ROBERT AND FRANCES FLAHERTY: A
DOCUMENTARY LIFE, 1883-1922
McGill-Queen's University Press,
2005. $39.95
Reviewed by Lawrence Millman
Robert Christopher's Robert and
Frances Flaherty: A Documentary Life consists primarily of journals, diary
entries, and essay fragments that detail Flaherty's experience in the Arctic up
to and including the filming of Nanook of the North, the most famous film about the Inuit ever made. The
Flaherty who emerges from its pages is a man with almost no interest in his
subjects except when they can be translated into cinematic images. In retrospect, he seems to have
been not so much a romantic -- a trait for which he's been both celebrated and
blamed -- as he was a flagrant purveyor of romanticism.

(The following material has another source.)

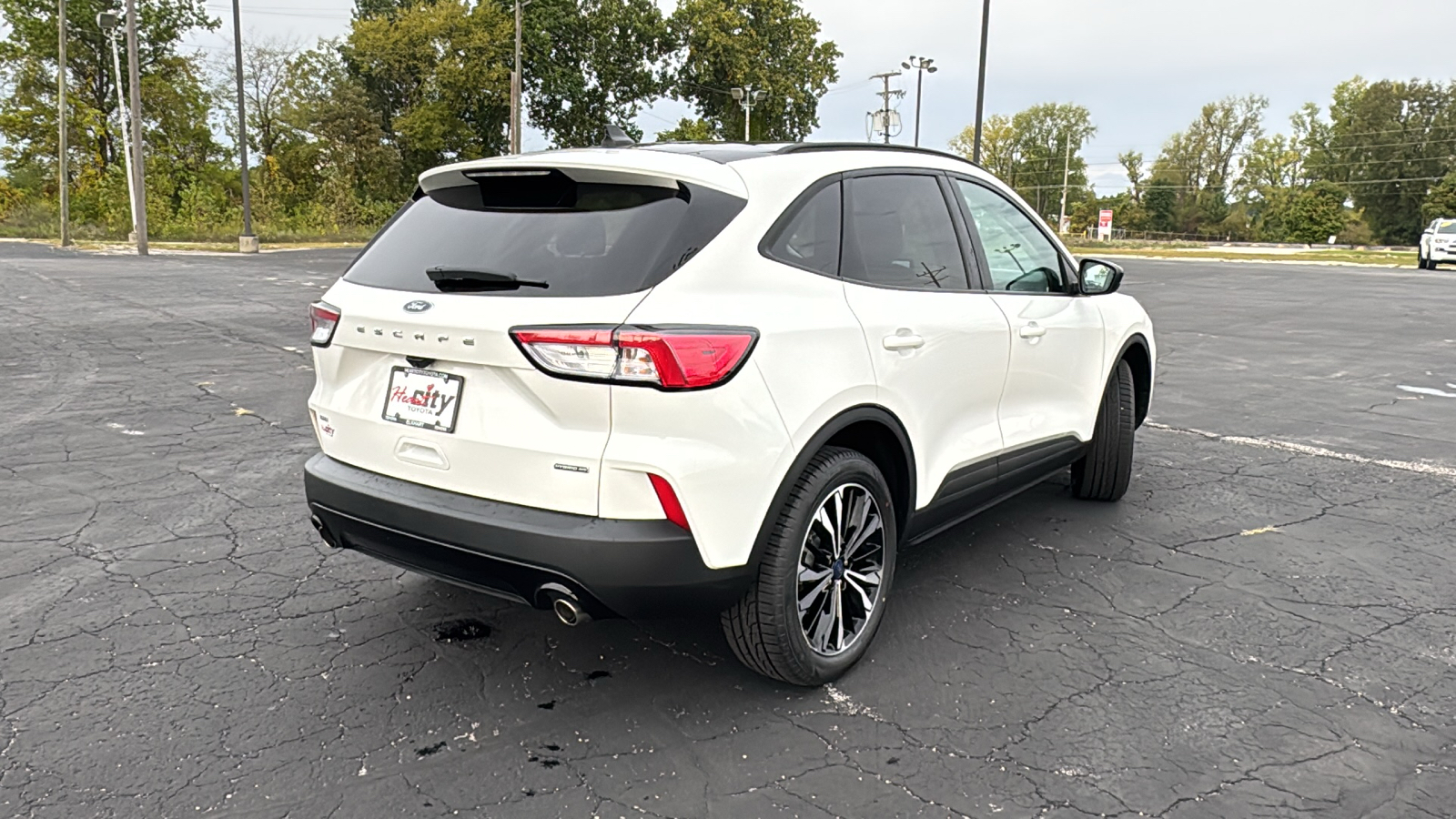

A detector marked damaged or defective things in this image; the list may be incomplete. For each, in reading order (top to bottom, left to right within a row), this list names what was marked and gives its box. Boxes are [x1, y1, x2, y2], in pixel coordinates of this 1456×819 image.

cracked pavement [3, 243, 1456, 815]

Here, more or less, are the
facts. As a young man, the
future film-maker went north to search for iron ore. He kept diaries about his travels that contain an inordinate
amount of information about, for instance, wind direction. In 1914, he married a Bryn Mawr
bluestocking named Frances Hubbard, who immediately became his agent and
publicist. He now began writing his diaries, taking photographs, and making
mini-movies with an eye to the marketplace. Much of what he accomplished was
pure invention. To call his
first full-length film, Nanook of the North, "an anthropological documentary" (as the
book's publicity claims) is utter nonsense.
Here's an example of Flaherty's
capacity for invention. As
Nanook of the North was playing in theaters around the world, Flaherty
would tell reporters that Nanook -- actually, a man named Allakarialluk -- had
died of starvation.
Certainly, starvation is in keeping with the hostile environment
portrayed in the film. Not
too long ago I visited Inukjuak, where much of Nanook was filmed, and mentioned the starvation story to a 93
year old cousin of Allakarialluk's.
The old man gave me an
incredulous look. His cousin
had died of "white man's disease" (brought north by
Flaherty?), not starvation.
"Every time a ship came here from the outside," he
added, "all of us would get sick."
If Flaherty was merely a fabricator,
that would be one thing. But
he could also be quite patronizing toward the Inuit, whom his diaries typically
refer to as "Huskies."
One example will suffice: the Inuit, he writes, "are
children, mentally in particular and should always be treated as such, for like
children are their petty faults and jealousies, demanding much patience from
their Kabloona." Of
Allakarialluk, he says: "Nanook's laziness reached a climax today. Riding on the sledge much too
often and not doing his share.
Filling his pipe whilst the sledge barely strained over heavy
drifts. Busted him off,
scattering his pipe, match safe, tobacco box and him in snow." I dare say this puts into a
curious perspective Nanook's Noble Savage heroics in his eponymous film.
Christopher, apparently a gentleman as
well as a scholar, does not remark upon Flaherty's attitude toward the
Inuit. After all, he's more
of an editor than an author here.
And therein lies the rub: a biography of Flaherty's years in the
North would have been considerably more valuable than this so-called
documentary life. Still, the
book does perform an important service, since it blows the whistle -- however
unwittingly -- on a long-time Arctic icon.